__Task set__:
• A. From the case report summary, write out the section from "Polymicrobial PID Presenting" up to and including "diagnosis and treatment.", and swap "PID" for "pelvic inflammatory disease".
• B. Answer these questions from the case report summary:
(i) What caused the primary peritonitis in the young woman?
(ii) What approach does PID presenting as primary peritonitis require?
(iii) Which pathogens did the cervico-vaginal cultures identify?

__Excerpted passage__:

....

Polymicrobial PID Presenting as Primary Peritonitis in a Young Immunocompetent Patient—Case Report and Disease Perspectives
Georgiana Nemeti, Maria Adriana Neag, Iulian Gabriel Goidescu, Mihai Surcel, Cerasela Mihaela Goidescu, Ioana Cristina Rotar, Daniel Muresan

TL;DR
A young, healthy woman presented with primary peritonitis caused by pelvic inflammatory disease, highlighting the need for early multidisciplinary care in similar cases.
Contribution
This case report highlights the rare presentation of PID as primary peritonitis in an immunocompetent patient.
Findings
Primary peritonitis can occur in young, healthy women without identifiable intra-abdominal sources.
PID can present as primary peritonitis, requiring a multidisciplinary approach for diagnosis and treatment.
Cervico-vaginal cultures identified multiple pathogens, including Chlamydia trachomatis, Mycoplasma hominis, and Ureaplasma parvum.

....

__Given information__:
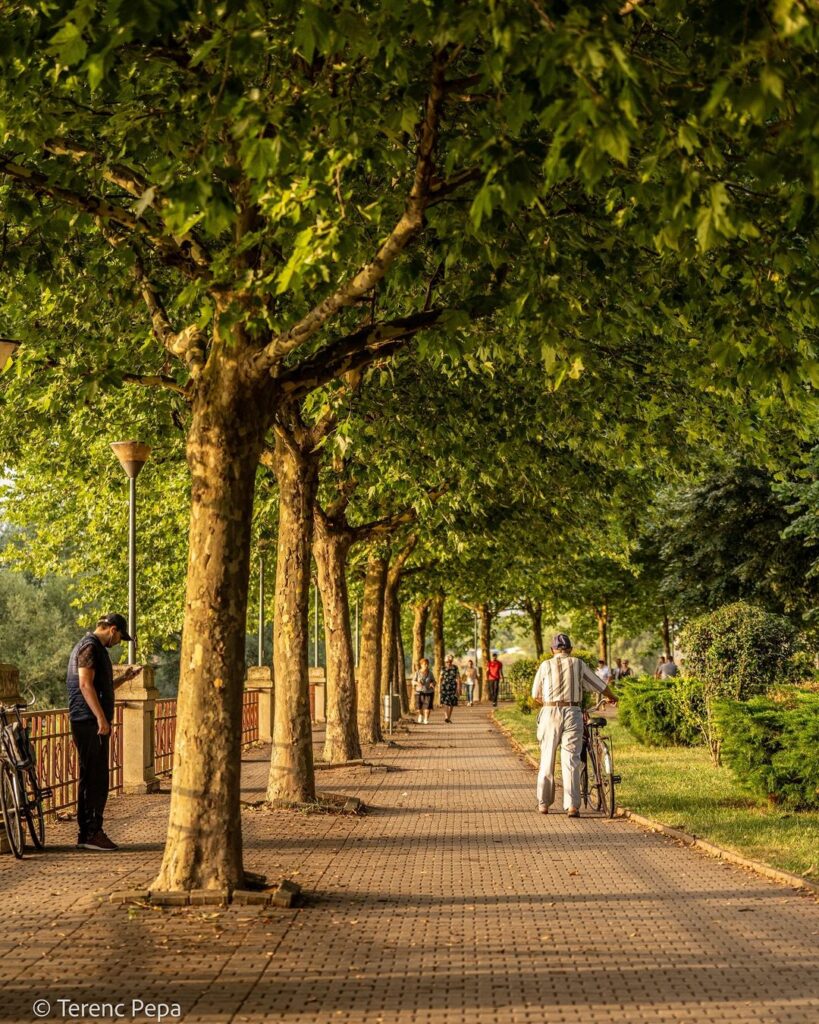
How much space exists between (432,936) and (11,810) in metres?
4.55

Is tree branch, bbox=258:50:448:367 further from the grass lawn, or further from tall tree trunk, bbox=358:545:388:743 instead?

....

__Task responses__:
• A.
Polymicrobial pelvic inflammatory disease Presenting as Primary Peritonitis in a Young Immunocompetent Patient—Case Report and Disease Perspectives
Georgiana Nemeti, Maria Adriana Neag, Iulian Gabriel Goidescu, Mihai Surcel, Cerasela Mihaela Goidescu, Ioana Cristina Rotar, Daniel Muresan

TL;DR
A young, healthy woman presented with primary peritonitis caused by pelvic inflammatory disease, highlighting the need for early multidisciplinary care in similar cases.
Contribution
This case report highlights the rare presentation of pelvic inflammatory disease as primary peritonitis in an immunocompetent patient.
Findings
Primary peritonitis can occur in young, healthy women without identifiable intra-abdominal sources.
pelvic inflammatory disease can present as primary peritonitis, requiring a multidisciplinary approach for diagnosis and treatment.

• B.
(i) Pelvic inflammatory disease.
(ii) A multidisciplinary approach for diagnosis and treatment.
(iii) Multiple pathogens, including Chlamydia trachomatis, Mycoplasma hominis, and Ureaplasma parvum.